### Document segment
+-------+

Why I Photograph


THE ESSAY BELOW ACCOMPANIES FOURTEEN OF MY PARIS STREET PHOTOGRAPHS IN

THE LANGDON REVIEW OF THE ARTS IN TEXAS (VOLUME 10, 2013-14),

PUBLISHED BY TARLETON STATE UNIVERSITY (STEPHENVILLE, TX)

 

Why I Photograph

 by Larry E. Fink

 

Some kids look through a telescope or a microscope, and that’s it.  Stars or microbes for the rest of their lives.  For me it was a camera and rural Pennsylvania:  beech woodlots, snow on a frozen pond, fall leaves, and dogwood blossoms in the spring, and Dad, Vernon Fink.  He taught me to notice natural beauty, to marvel at natural phenomena.  He took us–my brothers and me–hunting and camping; we toured state and national parks.  And he took pictures, lots of pictures.  He loved the West, subscribed to Arizona Highways, admired David Muench’s landscape photography and read Louis L’Amour’s western novels.  A native of Pennsylvania, he and Mom–a Texas gal–retired to Estes Park, Colorado after his distinguished career as a corporate pilot and, before that, as a WWII flyer.

+-------+

### Available data
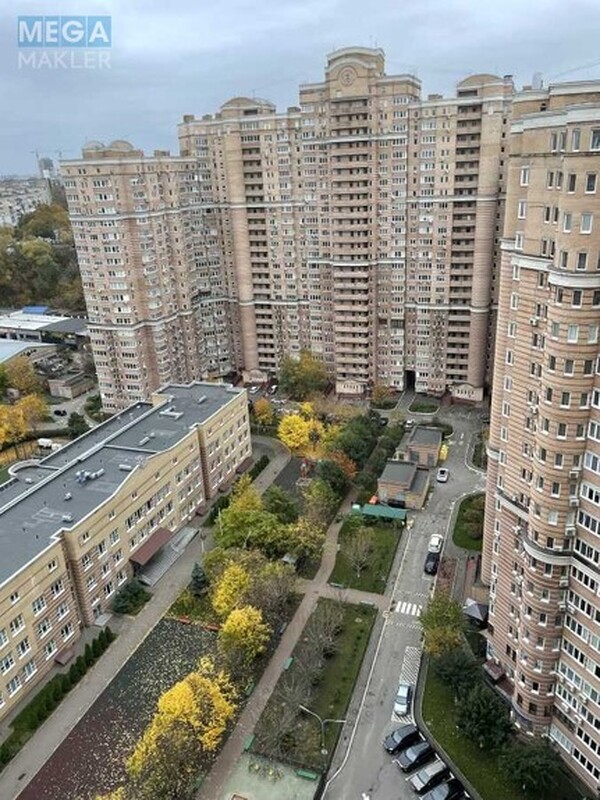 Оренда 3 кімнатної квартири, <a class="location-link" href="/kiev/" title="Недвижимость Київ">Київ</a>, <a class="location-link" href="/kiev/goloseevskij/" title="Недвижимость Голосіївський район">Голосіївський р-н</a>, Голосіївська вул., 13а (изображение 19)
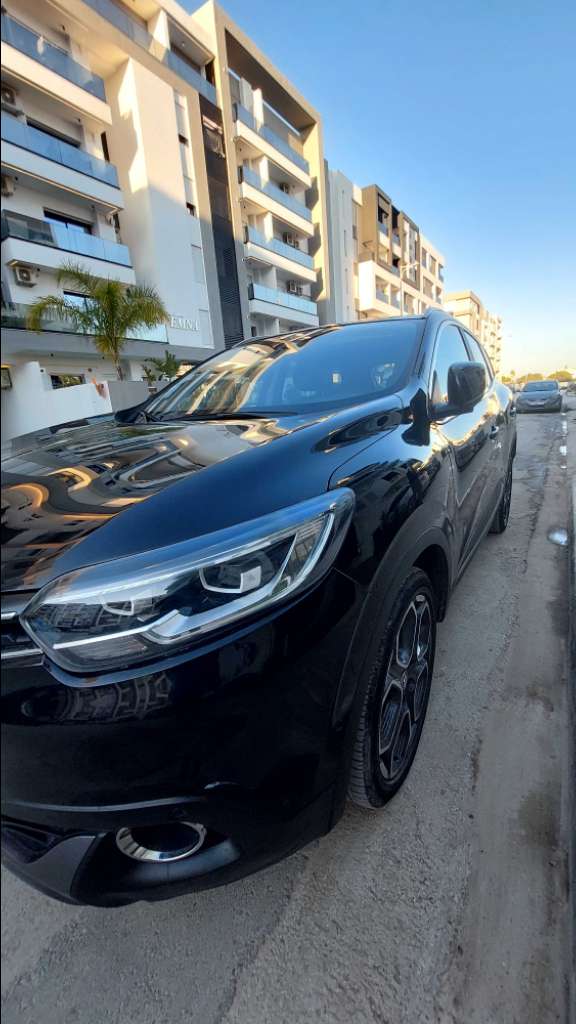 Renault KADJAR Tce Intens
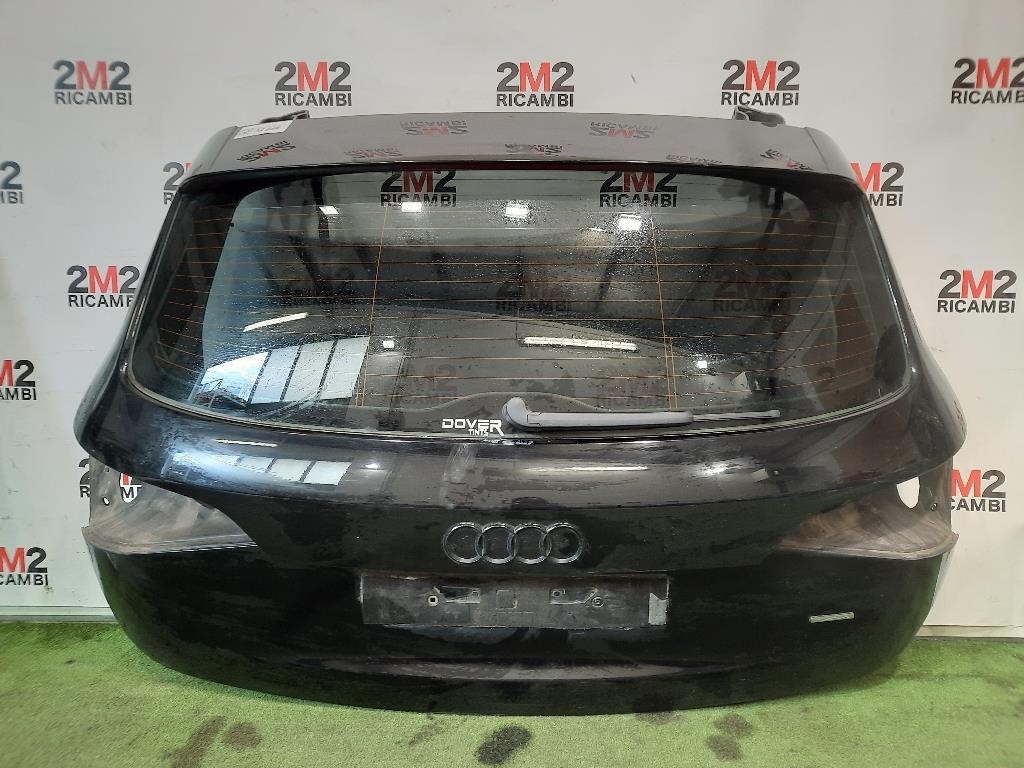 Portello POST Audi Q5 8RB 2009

+-------+

Repeat word for word the part of the essay on why the author photographs starting with "THE ESSAY BELOW" and going on through "UNIVERSITY (STEPHENVILLE, TX)". The lines that come after the essay play no part in what follows.

### Response
THE ESSAY BELOW ACCOMPANIES FOURTEEN OF MY PARIS STREET PHOTOGRAPHS IN

THE LANGDON REVIEW OF THE ARTS IN TEXAS (VOLUME 10, 2013-14),

PUBLISHED BY TARLETON STATE UNIVERSITY (STEPHENVILLE, TX)